Like other LCDR locomotives delivered prior to 1874, the locomotives had no numbers at first, being distinguished by name. In November 1875, William Kirtley (who had replaced Martley following the latter's death in 1874) allotted the class letter H. The locomotives were then given the numbers 113–126. All were still in service when the South Eastern and Chatham Railway (SECR) was formed at the start of 1899: their numbers were increased by 459 to avoid duplication with former South Eastern Railway locomotives, and so they became SECR nos. 572–585. Four (nos. 574/5/9/85) were transferred to the duplicate list in 1903 and 1907 when their numbers were needed for new locomotives, and their numbers were suffixed with the letter "A". Withdrawal occurred between June 1903 and December 1908.

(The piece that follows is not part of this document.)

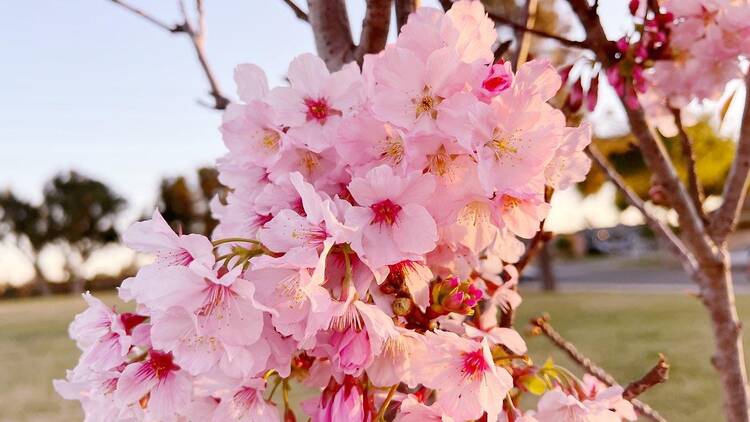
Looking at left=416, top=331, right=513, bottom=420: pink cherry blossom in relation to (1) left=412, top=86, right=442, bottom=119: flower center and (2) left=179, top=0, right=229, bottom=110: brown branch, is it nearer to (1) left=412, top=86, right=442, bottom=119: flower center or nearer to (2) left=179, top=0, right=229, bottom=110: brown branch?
(1) left=412, top=86, right=442, bottom=119: flower center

| Name | Builder | Works no. | Built | LCDR Number | SECR Number | Withdrawn |
|---|---|---|---|---|---|---|
| Acis | Sharp, Stewart | 1280 | September 1861 | 113 | 572 | June 1904 |
| Calypso | Sharp, Stewart | 1281 | September 1861 | 114 | 573 | December 1904 |
| Diomede | Sharp, Stewart | 1303 | December 1861 | 115 | 574; 574A from February 1907 | July 1908 |
| Fortuna | Sharp, Stewart | 1304 | December 1861 | 116 | 575; 575A from September 1903 | February 1908 |
| Gordius | Sharp, Stewart | 1327 | June 1862 | 117 | 576 | December 1904 |
| Pyramus | Sharp, Stewart | 1328 | June 1862 | 118 | 577 | April 1908 |
| Amphitrite | Robert Stephenson | 1386 | August 1862 | 119 | 578 | June 1904 |
| Chloris | Robert Stephenson | 1387 | August 1862 | 120 | 579; 579A from October 1903 | December 1908 |
| Ianthe | Robert Stephenson | 1388 | September 1862 | 121 | 580 | December 1903 |
| Iris | Robert Stephenson | 1389 | September 1862 | 122 | 581 | June 1904 |
| Phyllis | Robert Stephenson | 1390 | October 1862 | 123 | 582 | June 1903 |
| Nestor | Robert Stephenson | 1391 | October 1862 | 124 | 583 | August 1903 |
| Tacita | Robert Stephenson | 1392 | October 1862 | 125 | 584 | June 1903 |
| Thisbe | Robert Stephenson | 1393 | December 1862 | 126 | 585; 585A from June 1903 | March 1906 |

The cancelled Sharp, Stewart locomotive was to have been named Sphynx, and this name was used for one of the Tiger class in August 1862.